Irrigation canals dug over a century ago out of the hard, black basalt throughout Central Oregon still function as reliable, Low-maintenance conveyance facilities. But they’re also prone to seepage. To conserve water, the Districts are working with the Deschutes River Conservancy and other partners to line their canals or even replace them with Large plastic or steel pipes. These conservation initiatives are a catalyst for higher instream flows beneficial for fish, wildlife and recreation, and creates opportunities for renewable hydropower development.

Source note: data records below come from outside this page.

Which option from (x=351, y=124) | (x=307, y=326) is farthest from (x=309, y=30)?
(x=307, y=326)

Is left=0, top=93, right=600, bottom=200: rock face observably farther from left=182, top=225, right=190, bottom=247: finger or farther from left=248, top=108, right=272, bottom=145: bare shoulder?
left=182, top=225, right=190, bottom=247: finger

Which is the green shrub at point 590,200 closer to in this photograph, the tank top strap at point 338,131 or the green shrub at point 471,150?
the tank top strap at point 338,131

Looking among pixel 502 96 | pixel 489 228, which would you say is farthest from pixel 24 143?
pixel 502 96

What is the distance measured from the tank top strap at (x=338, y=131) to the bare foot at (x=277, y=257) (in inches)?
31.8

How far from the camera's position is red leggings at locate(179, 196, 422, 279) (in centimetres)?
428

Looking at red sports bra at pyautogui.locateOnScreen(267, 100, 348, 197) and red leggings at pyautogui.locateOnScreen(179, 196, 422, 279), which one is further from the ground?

North Unit Irrigation District is undertaking the largest streamflow restoration initiative in Oregon’s histroy. When this project is complete, up to 220 cubic feet per second of water will be restored to the Crooked River, north of Smith Rock State Park.
Nearly every diversion operated directly by the seven Districts includes a protective fish screen that meets state and federal standards. These screens prevent small fish from entering irrigation canals, enabling them to safely move downstream. With the major diversions screened, the Districts are turning their sights to the smaller diversions operated directly by their patrons. Some of these projects are groundbreaking.
Three Sisters Irrigation District teamed with the U.S.. Fores Service to completely eliminate fish blockage at its diversion structure, and construct innovative screens on its intake, thereby providing steelhead and resident trout safe, unobstructive access to several miles of Whychus Creek that were blocked for nearly a century.
Tumalo Irrigation District, in addition to their conserved water projects, has constructed new screens and ladders at their Ben and Tumalo Creek Diversions. These facilities allow fish to swim upstream and downstream over the diversions and keep fish, their eggs, and fry out of the irrigation canals and in the river.